By: Sarah T. McCain
In Part 1 of this article, I discussed the positives of good communication between spouses during a dissolution of marriage or a custody case. While a lot can be accomplished through maintaining amicable communications with the other party, it is important to know when communications have turned for the worse and when to speak up against those inappropriate communications. Unfortunately, often during any Colorado family law case, communication can take a negative turn, causing more anxiety and conflict for the parties. I often tell clients that they may see the worst version of the other party while the case is pending. It’s important to be prepared in terms of how to handle negative communications for purposes of protecting both your interests in your case and your sanity.
First, name calling and obscenities are never appropriate, especially in those cases involving custody or visitation. Upon receipt of such negative messages, it is easy to fall into the trap of wanting to respond in kind. It’s important to remain level headed and to not respond in a like manner. Often, these nasty messages do not contain vital information or requests and, therefore, do not require a response. If a response is necessary, it is important to remember that all communications are potential exhibits which the court/judge might see at trial. As such, it may be necessary to respond to those items that are necessary to respond to and to then simply ignore the insults and intimidation. This can turn into a complicated situation wherein it is best to have a your attorney determine when, and how, best to respond to what may be deemed inappropriate communication. If communications get to hostile, your attorney can always get involved, thereby ceasing the direct insults or hostile communications. I’m always willing and ready to step in when needed, though hope to keep costs down by staying out of the fray.
One should keep in mind that though I am suggesting that you not respond in some situations, I am not suggesting that you simply sit back and allow the other party to harass and intimidate. Often it is best to respond by stating that you do not appreciate the inappropriate communication and request that it stop immediately. If the other party refuses to stop communicating in a hostile or inappropriate manner, you do have the option of alerting the court to such interactions and requesting an order that it stop or that communication be made in a specified manner, such as using a service like “talking parents.” There are many services that provide communication assistance in divorce or custody cases and courts will often look to relegating all communications to this type of a site, thereby keeping a log of interactions for anyone, including the court, to see down the road. Not only do these types of sites have an amazing benefit of curtailing ugly communication, but they are also a useful tool for keeping detailed records, including potentially for future court preparation or for an expert, such as a Child and Family Investigator to review.

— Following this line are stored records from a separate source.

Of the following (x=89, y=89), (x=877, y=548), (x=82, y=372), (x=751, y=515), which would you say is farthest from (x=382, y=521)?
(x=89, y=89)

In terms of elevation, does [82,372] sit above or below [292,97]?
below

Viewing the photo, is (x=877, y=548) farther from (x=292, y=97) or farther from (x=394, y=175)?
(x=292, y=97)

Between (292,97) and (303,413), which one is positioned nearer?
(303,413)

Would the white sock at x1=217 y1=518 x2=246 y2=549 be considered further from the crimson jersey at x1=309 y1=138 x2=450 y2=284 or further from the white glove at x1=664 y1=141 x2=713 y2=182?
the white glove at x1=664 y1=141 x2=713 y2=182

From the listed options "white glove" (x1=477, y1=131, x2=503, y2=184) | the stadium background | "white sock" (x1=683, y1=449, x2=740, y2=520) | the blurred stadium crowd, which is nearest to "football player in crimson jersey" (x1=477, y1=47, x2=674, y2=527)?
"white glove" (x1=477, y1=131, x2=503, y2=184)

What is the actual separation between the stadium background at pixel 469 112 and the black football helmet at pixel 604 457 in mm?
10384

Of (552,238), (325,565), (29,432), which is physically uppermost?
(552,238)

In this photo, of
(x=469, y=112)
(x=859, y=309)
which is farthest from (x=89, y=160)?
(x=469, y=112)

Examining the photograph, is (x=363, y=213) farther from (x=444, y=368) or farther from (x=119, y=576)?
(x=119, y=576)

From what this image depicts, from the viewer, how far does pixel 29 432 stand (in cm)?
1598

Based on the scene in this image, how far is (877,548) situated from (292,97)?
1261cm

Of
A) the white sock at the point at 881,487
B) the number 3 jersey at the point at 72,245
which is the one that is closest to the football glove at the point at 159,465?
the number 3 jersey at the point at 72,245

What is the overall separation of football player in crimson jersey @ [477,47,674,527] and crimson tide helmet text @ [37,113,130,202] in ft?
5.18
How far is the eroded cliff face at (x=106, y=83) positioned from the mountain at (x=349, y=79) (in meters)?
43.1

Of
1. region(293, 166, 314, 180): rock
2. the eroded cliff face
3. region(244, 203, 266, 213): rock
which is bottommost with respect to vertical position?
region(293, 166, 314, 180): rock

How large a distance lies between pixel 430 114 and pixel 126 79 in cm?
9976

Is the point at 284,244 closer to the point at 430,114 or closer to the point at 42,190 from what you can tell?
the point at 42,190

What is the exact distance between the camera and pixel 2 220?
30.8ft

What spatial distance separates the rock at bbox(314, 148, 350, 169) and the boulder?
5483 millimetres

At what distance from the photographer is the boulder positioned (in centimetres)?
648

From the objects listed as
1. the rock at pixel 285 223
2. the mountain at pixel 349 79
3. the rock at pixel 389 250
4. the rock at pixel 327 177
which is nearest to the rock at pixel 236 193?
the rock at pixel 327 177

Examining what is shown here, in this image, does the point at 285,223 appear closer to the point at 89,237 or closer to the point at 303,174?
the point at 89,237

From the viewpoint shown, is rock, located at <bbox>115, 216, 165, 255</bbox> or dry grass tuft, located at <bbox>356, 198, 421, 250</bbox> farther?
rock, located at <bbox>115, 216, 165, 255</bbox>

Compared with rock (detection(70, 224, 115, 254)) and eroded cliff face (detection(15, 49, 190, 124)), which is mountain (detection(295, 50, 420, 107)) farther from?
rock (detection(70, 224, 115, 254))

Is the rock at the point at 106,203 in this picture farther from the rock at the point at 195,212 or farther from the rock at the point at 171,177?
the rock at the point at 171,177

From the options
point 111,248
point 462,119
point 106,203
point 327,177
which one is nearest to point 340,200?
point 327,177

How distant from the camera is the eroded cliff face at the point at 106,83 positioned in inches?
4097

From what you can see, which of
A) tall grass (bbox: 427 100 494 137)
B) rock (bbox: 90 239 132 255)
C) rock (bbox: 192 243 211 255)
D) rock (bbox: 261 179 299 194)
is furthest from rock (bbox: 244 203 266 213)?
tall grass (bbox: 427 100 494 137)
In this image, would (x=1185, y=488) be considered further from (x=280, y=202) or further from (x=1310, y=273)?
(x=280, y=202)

As indicated above, a negative communication can be used in court against the party making it. While I tell my clients to preserve emails and text messages they believe might be helpful, particularly when dealing with custody or visitation (parenting time) matters, I am also compelled to remind then that anything they say (written or oral) can be used against them. When it comes time for trial, presenting written communications to the court for admission as evidence must be done properly so as to comply with evidentiary rules. Failure to properly present written communications, such as emails or text messages, may render them inadmissible, meaning the court won’t see or consider them at hearing. There are some nuances to keep in mind related to written communications. Full communications or chains must be provided. These should not be edited in any manner, meaning that you cannot present only one side of a communication. The conversation on a certain date and time must be presented in its entirety for the Court to even consider the document.

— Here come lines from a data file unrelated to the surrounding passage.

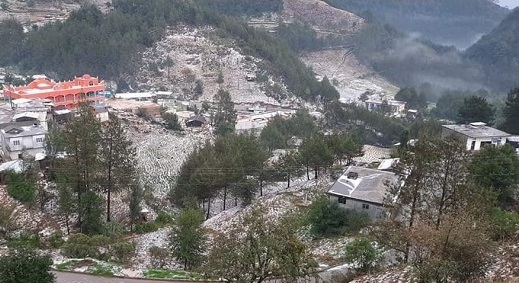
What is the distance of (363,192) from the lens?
636 inches

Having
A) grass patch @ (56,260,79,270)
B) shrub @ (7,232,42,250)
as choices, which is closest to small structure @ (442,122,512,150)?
grass patch @ (56,260,79,270)

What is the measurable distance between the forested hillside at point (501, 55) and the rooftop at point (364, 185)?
7734 cm

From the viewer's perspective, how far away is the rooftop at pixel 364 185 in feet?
52.3

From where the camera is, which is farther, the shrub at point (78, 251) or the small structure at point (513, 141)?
the small structure at point (513, 141)

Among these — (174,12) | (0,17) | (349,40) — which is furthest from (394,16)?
(0,17)

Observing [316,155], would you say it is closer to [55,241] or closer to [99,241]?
[99,241]

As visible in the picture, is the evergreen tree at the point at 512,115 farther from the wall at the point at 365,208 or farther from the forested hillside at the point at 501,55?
the forested hillside at the point at 501,55

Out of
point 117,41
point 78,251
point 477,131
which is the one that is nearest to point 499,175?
point 477,131

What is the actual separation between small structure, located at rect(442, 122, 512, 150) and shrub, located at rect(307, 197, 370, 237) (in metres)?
9.91

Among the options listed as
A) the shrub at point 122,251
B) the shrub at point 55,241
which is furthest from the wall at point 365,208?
the shrub at point 55,241

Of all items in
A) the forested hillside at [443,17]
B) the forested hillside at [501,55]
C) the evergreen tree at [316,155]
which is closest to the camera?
the evergreen tree at [316,155]

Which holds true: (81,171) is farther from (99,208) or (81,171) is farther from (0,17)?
(0,17)

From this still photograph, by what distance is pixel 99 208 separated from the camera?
56.7ft

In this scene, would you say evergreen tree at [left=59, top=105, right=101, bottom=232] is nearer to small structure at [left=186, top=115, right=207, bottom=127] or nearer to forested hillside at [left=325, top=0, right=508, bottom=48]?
small structure at [left=186, top=115, right=207, bottom=127]
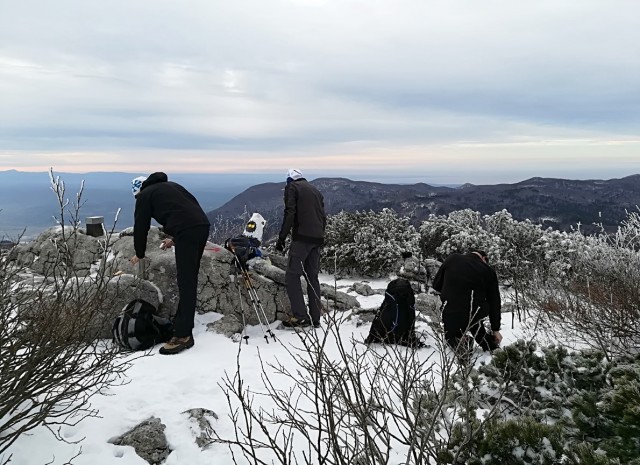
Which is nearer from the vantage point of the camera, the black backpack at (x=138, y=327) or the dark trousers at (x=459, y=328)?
the black backpack at (x=138, y=327)

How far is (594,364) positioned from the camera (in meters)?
3.73

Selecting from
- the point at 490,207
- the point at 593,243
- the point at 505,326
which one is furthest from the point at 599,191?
the point at 505,326

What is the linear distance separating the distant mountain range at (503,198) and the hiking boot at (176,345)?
78.8m

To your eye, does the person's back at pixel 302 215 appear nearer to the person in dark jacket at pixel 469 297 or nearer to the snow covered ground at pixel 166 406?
the snow covered ground at pixel 166 406

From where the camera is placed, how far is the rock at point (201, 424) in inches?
130

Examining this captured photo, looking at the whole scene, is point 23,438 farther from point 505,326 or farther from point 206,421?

I haven’t really touched on in person communication in this posting. Briefly, one should keep in mind that in person communications should be appropriate and businesslike, particularly in front of the children. If faces to face communication is needed and their is even a scintilla of danger or the potential for a false allegation, it is better to meet in a public place or not at all.

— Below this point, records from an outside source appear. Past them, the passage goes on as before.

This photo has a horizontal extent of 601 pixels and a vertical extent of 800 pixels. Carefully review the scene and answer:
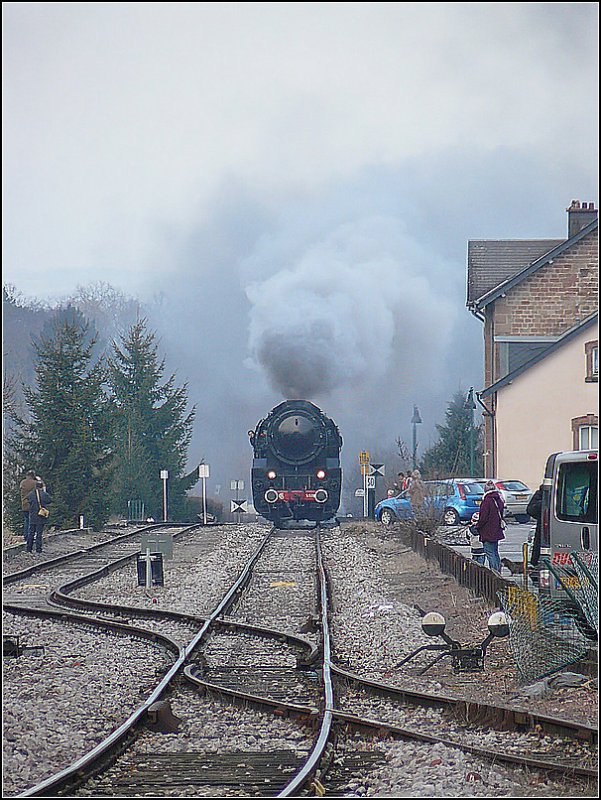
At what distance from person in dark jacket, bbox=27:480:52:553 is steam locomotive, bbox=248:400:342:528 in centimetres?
796

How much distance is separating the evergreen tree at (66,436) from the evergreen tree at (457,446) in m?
8.17

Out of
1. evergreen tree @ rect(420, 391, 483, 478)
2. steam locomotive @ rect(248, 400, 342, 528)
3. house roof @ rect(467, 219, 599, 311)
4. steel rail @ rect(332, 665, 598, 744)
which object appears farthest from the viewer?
steam locomotive @ rect(248, 400, 342, 528)

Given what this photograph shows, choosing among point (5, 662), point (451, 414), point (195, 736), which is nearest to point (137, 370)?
point (451, 414)

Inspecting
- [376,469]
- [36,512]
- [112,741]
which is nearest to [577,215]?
[376,469]

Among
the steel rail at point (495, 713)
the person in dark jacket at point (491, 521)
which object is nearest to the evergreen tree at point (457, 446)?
the person in dark jacket at point (491, 521)

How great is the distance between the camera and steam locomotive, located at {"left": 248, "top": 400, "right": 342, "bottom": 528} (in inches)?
1083

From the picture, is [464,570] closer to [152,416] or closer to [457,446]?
[457,446]

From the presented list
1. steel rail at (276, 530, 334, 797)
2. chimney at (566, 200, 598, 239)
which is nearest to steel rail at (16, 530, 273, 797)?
steel rail at (276, 530, 334, 797)

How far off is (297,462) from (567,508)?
1766cm

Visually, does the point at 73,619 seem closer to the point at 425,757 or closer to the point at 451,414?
the point at 425,757

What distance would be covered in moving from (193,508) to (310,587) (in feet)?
81.6

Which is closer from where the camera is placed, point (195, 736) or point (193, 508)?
point (195, 736)

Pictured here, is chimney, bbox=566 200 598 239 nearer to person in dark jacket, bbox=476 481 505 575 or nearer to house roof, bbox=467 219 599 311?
house roof, bbox=467 219 599 311

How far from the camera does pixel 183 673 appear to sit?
29.5ft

Finally, its recommended that you consult with an attorney at any time you feel that communications between you and the other party need to be addressed. If communications are good, those conversations can be turned into your final agreement, with the appropriate language provided by the attorney. If the communications are bad, an attorney can assist you in traversing the difficult steps of whether you should respond and how you should do it. In any divorce or custody case, what a person says truly does matter. Think before you talk.